The crux of the report is this:
1. Most workplace injuries in Alberta are not reported. For example, 69% of respondents who experienced a disabling injury did not report it to the WCB. This suggests Alberta’s injury statistics are skewed radically low.
For example, in 2016, Alberta reported 44,543 serious (disabling) injuries. Our study suggests that true number is ~170,700. Overall, it is likely there are over 400,000 workplace injuries in Alberta each year.
2. Most employers violate Alberta’s safety laws. Only half had hazard assessments (which identify hazards and set out controls). Less than half involved workers in hazard identification. Only 59% told their workers about hazards and how to control them.

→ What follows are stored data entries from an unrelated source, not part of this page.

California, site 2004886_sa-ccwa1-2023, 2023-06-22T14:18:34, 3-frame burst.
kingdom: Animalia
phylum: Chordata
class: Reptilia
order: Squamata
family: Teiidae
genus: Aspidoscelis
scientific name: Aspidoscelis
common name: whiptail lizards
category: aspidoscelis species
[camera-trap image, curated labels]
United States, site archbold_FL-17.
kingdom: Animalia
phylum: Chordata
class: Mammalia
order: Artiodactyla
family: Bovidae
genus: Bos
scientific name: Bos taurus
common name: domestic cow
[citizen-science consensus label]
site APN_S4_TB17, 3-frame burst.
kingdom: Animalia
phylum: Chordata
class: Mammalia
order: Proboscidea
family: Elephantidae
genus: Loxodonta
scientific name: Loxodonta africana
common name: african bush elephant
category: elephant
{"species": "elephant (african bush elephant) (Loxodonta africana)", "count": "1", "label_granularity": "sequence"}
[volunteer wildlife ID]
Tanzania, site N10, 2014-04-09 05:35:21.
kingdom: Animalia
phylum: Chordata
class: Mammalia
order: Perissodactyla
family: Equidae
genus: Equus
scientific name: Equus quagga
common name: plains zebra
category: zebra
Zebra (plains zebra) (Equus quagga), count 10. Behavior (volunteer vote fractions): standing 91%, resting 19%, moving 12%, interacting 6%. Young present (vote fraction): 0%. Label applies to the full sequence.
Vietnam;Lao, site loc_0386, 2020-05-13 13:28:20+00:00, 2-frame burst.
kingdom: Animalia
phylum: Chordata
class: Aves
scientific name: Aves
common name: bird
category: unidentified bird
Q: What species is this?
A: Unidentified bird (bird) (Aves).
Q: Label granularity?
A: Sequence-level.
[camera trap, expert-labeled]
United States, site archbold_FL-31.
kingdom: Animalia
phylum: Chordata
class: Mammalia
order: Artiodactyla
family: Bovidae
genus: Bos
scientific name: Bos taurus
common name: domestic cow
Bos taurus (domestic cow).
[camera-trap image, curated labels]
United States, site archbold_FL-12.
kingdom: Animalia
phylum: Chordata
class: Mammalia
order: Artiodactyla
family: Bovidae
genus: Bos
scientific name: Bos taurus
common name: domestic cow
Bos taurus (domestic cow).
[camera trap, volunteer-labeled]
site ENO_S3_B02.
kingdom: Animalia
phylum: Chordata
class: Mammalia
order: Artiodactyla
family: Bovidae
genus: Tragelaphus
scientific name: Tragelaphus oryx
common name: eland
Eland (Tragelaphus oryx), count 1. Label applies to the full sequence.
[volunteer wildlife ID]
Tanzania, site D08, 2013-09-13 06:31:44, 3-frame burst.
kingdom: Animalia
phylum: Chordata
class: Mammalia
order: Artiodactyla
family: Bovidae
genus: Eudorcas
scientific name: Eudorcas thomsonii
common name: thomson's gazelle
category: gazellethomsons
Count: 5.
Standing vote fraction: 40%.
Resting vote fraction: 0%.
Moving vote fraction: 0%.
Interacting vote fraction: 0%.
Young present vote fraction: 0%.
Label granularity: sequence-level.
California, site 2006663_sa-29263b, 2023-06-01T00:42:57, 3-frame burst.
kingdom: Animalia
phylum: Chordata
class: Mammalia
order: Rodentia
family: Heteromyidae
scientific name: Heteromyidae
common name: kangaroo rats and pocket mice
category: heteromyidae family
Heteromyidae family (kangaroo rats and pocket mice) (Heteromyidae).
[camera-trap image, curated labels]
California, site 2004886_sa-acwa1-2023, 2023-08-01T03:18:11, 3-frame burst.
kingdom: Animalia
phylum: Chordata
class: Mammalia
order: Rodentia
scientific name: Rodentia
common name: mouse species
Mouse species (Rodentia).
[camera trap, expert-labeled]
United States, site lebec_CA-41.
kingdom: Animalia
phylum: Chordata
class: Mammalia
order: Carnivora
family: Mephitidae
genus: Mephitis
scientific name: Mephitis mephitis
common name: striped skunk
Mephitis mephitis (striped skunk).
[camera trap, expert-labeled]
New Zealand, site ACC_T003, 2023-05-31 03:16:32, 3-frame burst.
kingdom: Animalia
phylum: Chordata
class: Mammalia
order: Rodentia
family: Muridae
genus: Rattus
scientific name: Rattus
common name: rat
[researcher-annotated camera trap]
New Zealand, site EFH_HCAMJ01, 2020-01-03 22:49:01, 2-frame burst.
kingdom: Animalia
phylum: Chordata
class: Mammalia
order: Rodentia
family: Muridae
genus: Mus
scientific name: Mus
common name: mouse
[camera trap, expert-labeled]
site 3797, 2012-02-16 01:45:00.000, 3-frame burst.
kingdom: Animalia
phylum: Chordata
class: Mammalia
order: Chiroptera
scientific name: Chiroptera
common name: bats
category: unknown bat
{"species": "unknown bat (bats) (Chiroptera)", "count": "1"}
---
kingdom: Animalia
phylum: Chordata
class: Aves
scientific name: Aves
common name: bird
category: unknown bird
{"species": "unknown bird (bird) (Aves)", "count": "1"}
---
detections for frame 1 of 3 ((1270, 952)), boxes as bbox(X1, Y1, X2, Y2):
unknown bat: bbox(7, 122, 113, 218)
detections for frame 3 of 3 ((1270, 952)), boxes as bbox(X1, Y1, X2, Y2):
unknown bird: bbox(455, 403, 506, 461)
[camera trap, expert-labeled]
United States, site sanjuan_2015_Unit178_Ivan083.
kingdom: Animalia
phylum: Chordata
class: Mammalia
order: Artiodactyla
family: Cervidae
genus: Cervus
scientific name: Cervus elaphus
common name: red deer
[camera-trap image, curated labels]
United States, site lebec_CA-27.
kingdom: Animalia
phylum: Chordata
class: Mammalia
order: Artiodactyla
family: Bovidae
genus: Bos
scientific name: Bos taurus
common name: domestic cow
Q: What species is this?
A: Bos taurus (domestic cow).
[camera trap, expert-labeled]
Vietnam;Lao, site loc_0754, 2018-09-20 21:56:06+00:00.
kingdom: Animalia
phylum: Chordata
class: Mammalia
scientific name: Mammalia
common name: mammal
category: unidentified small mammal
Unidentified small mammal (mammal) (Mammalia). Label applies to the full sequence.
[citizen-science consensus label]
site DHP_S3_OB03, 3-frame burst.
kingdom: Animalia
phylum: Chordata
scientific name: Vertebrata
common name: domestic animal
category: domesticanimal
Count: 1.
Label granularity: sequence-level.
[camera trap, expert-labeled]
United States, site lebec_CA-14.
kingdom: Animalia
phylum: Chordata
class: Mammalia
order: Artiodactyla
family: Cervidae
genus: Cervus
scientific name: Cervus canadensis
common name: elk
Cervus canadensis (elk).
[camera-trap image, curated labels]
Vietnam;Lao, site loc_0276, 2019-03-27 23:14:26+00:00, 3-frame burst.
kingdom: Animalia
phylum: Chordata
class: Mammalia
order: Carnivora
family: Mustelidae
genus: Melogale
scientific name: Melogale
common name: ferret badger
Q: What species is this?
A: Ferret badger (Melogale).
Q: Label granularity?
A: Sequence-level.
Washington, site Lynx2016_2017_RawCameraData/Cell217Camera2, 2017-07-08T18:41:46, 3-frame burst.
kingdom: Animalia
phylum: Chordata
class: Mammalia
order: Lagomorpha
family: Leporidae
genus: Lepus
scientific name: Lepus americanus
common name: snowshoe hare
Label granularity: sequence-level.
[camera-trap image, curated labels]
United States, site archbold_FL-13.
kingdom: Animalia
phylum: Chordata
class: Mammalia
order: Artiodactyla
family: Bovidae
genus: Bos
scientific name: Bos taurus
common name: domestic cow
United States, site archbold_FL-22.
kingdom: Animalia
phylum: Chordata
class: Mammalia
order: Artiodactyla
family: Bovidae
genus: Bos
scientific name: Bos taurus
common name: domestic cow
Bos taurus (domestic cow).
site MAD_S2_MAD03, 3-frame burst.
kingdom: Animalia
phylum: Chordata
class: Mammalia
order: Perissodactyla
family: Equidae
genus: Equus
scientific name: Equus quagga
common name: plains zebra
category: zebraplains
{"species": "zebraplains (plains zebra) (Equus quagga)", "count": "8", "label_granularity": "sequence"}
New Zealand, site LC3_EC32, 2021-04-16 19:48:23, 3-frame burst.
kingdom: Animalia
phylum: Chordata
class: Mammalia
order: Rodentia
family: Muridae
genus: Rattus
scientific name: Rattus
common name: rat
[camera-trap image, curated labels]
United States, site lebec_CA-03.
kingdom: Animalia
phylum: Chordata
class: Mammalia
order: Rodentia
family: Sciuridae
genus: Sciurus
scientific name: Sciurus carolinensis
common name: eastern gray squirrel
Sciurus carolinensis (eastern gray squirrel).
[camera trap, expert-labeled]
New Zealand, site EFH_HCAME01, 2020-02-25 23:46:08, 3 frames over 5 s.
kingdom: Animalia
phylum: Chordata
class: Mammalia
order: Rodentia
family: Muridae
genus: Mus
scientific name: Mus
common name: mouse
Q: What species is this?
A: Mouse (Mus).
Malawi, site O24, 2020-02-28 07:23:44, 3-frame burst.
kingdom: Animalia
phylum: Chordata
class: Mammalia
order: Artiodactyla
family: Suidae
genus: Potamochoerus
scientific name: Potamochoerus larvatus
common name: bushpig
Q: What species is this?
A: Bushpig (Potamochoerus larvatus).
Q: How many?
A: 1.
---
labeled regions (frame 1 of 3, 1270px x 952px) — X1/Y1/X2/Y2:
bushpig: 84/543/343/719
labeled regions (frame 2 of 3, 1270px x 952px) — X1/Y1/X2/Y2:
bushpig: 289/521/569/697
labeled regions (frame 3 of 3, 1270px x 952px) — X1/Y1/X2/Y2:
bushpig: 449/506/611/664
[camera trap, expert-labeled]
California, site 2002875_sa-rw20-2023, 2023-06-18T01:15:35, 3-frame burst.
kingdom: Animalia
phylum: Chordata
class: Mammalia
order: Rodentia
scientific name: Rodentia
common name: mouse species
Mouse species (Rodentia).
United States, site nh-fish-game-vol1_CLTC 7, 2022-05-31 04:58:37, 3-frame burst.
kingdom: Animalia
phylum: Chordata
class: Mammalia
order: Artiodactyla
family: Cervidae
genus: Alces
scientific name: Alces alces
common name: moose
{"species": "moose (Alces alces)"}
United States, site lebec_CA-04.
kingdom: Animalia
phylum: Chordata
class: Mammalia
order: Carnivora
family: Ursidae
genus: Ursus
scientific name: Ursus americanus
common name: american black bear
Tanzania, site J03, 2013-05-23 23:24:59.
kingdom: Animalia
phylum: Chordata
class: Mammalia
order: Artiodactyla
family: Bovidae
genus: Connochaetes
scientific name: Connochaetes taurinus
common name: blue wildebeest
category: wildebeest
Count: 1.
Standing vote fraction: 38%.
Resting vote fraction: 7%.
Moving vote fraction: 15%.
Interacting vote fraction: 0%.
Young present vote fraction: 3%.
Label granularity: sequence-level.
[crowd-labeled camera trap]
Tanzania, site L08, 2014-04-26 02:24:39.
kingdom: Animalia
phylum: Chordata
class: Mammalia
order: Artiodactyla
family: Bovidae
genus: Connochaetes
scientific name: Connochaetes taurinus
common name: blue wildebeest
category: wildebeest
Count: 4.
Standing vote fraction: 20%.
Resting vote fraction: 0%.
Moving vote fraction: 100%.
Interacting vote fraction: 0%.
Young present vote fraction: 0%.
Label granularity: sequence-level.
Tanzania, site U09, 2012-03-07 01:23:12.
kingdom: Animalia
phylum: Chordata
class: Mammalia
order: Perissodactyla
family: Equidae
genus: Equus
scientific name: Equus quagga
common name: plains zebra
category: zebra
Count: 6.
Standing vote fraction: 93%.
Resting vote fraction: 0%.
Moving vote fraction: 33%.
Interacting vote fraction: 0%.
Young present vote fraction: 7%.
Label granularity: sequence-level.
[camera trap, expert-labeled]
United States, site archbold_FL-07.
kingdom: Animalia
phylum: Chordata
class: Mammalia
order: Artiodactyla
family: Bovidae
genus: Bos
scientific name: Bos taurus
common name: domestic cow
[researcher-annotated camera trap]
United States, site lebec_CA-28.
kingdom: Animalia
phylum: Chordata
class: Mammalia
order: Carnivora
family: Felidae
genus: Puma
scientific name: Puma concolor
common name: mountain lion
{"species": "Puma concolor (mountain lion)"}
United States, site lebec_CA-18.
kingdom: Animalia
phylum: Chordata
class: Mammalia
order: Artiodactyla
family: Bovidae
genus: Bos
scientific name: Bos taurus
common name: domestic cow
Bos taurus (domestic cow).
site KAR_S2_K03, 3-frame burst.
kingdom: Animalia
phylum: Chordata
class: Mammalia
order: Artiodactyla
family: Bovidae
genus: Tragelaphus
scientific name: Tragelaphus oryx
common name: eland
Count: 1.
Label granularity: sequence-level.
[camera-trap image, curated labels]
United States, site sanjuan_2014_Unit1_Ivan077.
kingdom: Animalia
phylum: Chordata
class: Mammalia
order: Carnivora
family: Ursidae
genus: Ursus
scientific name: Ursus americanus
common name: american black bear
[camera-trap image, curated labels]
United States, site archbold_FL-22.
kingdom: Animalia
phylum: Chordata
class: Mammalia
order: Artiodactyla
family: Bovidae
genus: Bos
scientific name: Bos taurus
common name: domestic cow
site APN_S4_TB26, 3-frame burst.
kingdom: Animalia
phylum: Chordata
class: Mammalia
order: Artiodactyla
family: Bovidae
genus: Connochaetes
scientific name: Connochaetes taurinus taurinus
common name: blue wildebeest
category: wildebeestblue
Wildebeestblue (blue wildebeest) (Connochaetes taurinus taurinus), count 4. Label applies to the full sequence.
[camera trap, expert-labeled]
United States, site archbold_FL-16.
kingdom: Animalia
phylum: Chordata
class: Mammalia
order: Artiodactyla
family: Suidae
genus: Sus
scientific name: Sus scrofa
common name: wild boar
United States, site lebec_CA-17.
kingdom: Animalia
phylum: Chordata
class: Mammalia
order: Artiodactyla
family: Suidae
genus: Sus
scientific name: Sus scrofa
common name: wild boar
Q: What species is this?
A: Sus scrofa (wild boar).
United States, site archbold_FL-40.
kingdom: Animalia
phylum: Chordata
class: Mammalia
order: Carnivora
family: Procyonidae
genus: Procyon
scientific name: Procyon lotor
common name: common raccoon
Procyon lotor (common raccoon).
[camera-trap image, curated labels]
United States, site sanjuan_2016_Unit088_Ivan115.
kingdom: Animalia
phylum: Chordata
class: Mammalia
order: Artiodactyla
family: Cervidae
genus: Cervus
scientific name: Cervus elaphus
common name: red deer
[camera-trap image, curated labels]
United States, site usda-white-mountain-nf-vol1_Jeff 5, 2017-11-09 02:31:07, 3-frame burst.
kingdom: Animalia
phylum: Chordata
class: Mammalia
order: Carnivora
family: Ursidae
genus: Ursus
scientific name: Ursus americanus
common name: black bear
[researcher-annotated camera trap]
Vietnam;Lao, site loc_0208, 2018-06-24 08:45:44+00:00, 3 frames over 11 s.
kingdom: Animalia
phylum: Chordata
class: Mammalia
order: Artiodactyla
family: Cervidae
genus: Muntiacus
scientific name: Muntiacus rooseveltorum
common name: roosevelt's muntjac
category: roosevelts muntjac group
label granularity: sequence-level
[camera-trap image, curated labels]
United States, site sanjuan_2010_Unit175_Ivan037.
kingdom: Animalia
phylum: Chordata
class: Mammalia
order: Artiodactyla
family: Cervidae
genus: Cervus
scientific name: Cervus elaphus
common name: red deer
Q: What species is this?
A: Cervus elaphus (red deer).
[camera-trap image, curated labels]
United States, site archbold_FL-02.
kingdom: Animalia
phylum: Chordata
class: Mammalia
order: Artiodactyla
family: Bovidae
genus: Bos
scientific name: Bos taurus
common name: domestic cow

3. Many workers are scared to exercise their health and safety rights. Between 10 and 23% of workers feared negative consequences if they exercised their rights—such as asking for safety information or refusing unsafe work. In workplaces where workers are routinely exposed to many dangers (i.e., the workplaces where workers get hurt the most), fears levels were up to four times higher.
This suggests that there is a fundamental problem with the internal responsibility system that underlies workplace safety in Alberta. Employers often don’t hold up their end of the bargain (controlling hazards). Workers are fearful of exercising their safety rights. And government enforcement is virtually non-existent. This creates a vicious circle that helps explain high injury rates.
While Alberta did make significant changes to its health and safety legislation, legislative change alone will not be sufficient to alter the behaviour of employers. The report makes 13 recommendations that should make workplace safer.